I made a couple of calls and looked at a few more things online regarding the mystery bypass duct. The consensus was (based on the fact we did not have zones) that it was installed to either resolve an issue with the coils freezing up or to alleviate some kind of noise that the system created when the pressure was too high. Most people thought it was probably the former because we have a 2-story house with a significant temperature differential between the 2 floors. The best guess is the former owners tried to solve the temperature problem by shutting all the vents on one floor, but that created the pressure build-up, which was resolved with the bypass. In all likelihood, the manual damper was forgotten about, and since the system worked a little better and was not freezing up, no one bothered to adjust it seasonally. We resolved most of that temperature disparity already with some insulation and windows, so I am not sure the bypass is even needed anymore.

At this juncture, I think I will just leave the mystery bypass in place and close the damper, open the room vents and see what happens. If it seems like we are having a pressure issue going forward, then I will install a barometric damper in-line. Other than waiting for the coils to freeze up when the AC is coming back on or listening for strange noises, is there any other way to easily determine whether there is too much pressure being built up with the bypass damper closed?

Now, back to humidifiers, which is really where I have wanted to be the last couple of days--my humidifier bypass will discharge into the supply plenum directly across from the mystery duct opening. Will having the discharge opening directly across from the mystery duct's closed damper cause me any issues? If I end up having to install a pressure damper, then will the humidifier bypass have enough pressure coming from it to artificially influence the pressure damper if it's mounted directly across from it. If so, could I move the pressure damper somewhere in the middle of the mystery duct to resolve any issues?

Thanks in advance for the thoughts, and apologies for getting a little off-track on a humidifier thread. Hopefully it will be back to humidifier install tonight with everything wrapped up by the end of the week.


----------



## harleyrider (Feb 20, 2007)

ctcole said:


> I made a couple of calls and looked at a few more things online regarding the mystery bypass duct. The consensus was (based on the fact we did not have zones) that it was installed to either resolve an issue with the coils freezing up or to alleviate some kind of noise that the system created when the pressure was too high. Most people thought it was probably the former because we have a 2-story house with a significant temperature differential between the 2 floors. The best guess is the former owners tried to solve the temperature problem by shutting all the vents on one floor, but that created the pressure build-up, which was resolved with the bypass. In all likelihood, the manual damper was forgotten about, and since the system worked a little better and was not freezing up, no one bothered to adjust it seasonally. We resolved most of that temperature disparity already with some insulation and windows, so I am not sure the bypass is even needed anymore.

**Data listing:**

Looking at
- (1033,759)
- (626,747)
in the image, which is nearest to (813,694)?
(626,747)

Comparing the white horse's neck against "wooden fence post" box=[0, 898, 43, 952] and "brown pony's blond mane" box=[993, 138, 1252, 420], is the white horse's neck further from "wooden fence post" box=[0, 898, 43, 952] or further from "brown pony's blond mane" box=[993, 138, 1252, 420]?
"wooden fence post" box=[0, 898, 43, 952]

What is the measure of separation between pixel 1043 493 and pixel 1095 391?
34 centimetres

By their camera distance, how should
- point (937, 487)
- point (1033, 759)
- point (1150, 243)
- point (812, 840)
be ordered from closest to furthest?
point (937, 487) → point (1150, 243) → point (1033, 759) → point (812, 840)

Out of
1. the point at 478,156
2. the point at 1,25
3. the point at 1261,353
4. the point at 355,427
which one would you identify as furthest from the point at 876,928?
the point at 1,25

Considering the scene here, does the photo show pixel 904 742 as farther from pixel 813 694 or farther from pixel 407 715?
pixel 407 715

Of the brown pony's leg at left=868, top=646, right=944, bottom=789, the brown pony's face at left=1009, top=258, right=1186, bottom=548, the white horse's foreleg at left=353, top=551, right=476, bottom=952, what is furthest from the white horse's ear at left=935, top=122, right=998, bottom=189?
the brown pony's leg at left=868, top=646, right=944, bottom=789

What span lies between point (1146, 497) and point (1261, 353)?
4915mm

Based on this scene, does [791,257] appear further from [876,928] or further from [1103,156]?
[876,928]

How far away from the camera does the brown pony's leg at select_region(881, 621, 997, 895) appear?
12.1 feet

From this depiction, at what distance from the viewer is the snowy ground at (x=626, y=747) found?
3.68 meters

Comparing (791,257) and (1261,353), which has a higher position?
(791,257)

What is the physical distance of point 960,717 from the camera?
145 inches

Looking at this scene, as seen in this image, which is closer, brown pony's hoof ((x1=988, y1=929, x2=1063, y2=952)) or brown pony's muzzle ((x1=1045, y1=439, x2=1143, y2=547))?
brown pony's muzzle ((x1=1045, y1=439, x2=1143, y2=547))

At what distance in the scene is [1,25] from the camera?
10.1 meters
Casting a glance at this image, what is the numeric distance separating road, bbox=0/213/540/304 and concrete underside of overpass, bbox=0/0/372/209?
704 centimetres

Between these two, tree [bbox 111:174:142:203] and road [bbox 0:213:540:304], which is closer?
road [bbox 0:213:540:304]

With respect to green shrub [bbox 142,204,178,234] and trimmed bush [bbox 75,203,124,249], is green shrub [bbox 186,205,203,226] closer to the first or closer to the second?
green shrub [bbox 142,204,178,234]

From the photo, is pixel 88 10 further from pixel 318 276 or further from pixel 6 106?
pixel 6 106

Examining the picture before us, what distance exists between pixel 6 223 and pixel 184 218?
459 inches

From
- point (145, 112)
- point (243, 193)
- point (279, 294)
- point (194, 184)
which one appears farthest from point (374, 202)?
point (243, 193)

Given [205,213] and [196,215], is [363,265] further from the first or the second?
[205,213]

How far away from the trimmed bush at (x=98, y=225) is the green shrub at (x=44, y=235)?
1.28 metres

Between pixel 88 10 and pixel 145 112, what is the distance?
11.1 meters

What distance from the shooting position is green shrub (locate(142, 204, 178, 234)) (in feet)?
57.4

**Your objective:**
Answer these questions from the forum thread:
1. What had already resolved most of the temperature disparity between the two floors?
2. What will the poster install in-line if a pressure issue appears?
3. Where will the humidifier bypass discharge?
The entries have no connection to the forum thread.

**Output for this task:**
1. Some insulation and windows.
2. A barometric damper.
3. Into the supply plenum, directly across from the mystery duct opening.